Third, most of the largest recycling operations are owned and operated by major waste haulers (regional or national). This allows for  vertical integration of the waste management process. It also allows the recycler to control the upstream suppliers (the waste haulers) as well as the downstream distributors (recyclable materials shippers). Such integration allows for even greater economies of scale. Cost reduction and reduced impact from competitors naturally follow. Most city and county governments lack the budget resources to provide both hauling and recycling processing services. This leaves the large-scale recycling market largely to the private sector.

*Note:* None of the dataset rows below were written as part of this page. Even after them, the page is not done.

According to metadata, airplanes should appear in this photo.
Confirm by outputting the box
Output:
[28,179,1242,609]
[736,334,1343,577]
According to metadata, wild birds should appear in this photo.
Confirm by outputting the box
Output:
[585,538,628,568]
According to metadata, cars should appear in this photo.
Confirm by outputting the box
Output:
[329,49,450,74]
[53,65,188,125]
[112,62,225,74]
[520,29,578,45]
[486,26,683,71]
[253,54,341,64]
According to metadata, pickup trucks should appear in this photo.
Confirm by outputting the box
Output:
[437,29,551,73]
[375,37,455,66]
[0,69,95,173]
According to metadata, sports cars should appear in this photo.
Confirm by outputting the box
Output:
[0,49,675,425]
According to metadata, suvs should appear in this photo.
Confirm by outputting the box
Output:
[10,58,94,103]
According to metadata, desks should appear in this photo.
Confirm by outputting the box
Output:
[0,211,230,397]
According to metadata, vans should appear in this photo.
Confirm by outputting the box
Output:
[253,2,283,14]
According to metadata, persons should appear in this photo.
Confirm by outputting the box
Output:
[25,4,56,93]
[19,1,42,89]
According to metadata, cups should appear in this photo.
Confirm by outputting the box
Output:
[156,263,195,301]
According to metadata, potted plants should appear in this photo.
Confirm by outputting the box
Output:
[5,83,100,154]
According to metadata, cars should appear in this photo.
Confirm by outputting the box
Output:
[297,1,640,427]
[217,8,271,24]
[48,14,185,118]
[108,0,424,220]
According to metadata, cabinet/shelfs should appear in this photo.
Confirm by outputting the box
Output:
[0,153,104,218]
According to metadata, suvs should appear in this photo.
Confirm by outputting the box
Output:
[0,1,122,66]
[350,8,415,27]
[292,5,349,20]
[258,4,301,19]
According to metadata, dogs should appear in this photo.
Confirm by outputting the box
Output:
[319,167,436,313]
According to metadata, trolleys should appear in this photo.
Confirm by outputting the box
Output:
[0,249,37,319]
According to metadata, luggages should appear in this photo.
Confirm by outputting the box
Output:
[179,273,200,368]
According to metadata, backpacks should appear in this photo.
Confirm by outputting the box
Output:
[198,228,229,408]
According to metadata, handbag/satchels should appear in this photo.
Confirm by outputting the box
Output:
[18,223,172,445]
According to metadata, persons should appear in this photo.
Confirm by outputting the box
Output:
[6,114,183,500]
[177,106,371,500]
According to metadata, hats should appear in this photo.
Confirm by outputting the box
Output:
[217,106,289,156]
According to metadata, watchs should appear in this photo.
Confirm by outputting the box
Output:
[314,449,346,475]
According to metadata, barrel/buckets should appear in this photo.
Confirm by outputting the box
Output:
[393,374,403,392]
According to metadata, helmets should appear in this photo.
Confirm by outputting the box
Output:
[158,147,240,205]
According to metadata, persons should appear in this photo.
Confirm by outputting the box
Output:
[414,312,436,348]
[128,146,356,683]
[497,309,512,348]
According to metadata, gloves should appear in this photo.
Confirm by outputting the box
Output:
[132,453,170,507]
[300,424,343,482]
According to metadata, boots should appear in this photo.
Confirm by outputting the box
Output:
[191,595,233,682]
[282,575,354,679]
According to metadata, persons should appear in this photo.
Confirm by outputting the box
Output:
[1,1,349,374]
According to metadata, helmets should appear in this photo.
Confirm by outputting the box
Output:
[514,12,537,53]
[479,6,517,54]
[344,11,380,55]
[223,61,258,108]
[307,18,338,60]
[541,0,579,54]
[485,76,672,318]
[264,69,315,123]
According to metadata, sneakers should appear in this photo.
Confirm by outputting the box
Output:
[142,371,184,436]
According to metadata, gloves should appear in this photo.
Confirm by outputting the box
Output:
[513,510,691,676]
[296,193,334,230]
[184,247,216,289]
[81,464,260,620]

Norcal Recycling Center in San Francisco (number 5 on the list), run by Norcal Waste Systems Inc. through its operating firm SF Recycling & Disposal Inc., is an excellent example of these trends. Referred to as a “total urban recycling facility,” or TURF, the facility was designed and equipped by the Enterprise Co., a manufacturer of waste-processing equipment located in Santa Ana, CA. The 200,000-square-foot, $38 million dollar facility has been in operation since 2003. With almost 5 acres of floor space, this facility can process 700 tons per day of all types (scrap paper, corrugated cardboard, ferrous metals, aluminum cans, glass bottles, and PET and HDPE plastic containers). The facility is the spear point of an effort to achieve 75% recycling rate for metropolitan San Francisco, a goal previously considered impossible. With advanced sorting equipment and seven different recycling lines, the facility utilizes a three-level conveyor and sorting system. The waste arrives largely presorted via the city’s blue-bin recycling program.

Basic economic forces will continue to drive this trend to larger-scale MRFs, at least for large urban areas. Judging from the sales of recycling equipment alone, this trend towards larger recycling facilities will continue for some time. Sales of large-capacity balers, for example, are now increasing faster than the sales of smaller balers. This will result in industry consolidation and fewer (but larger) facilities.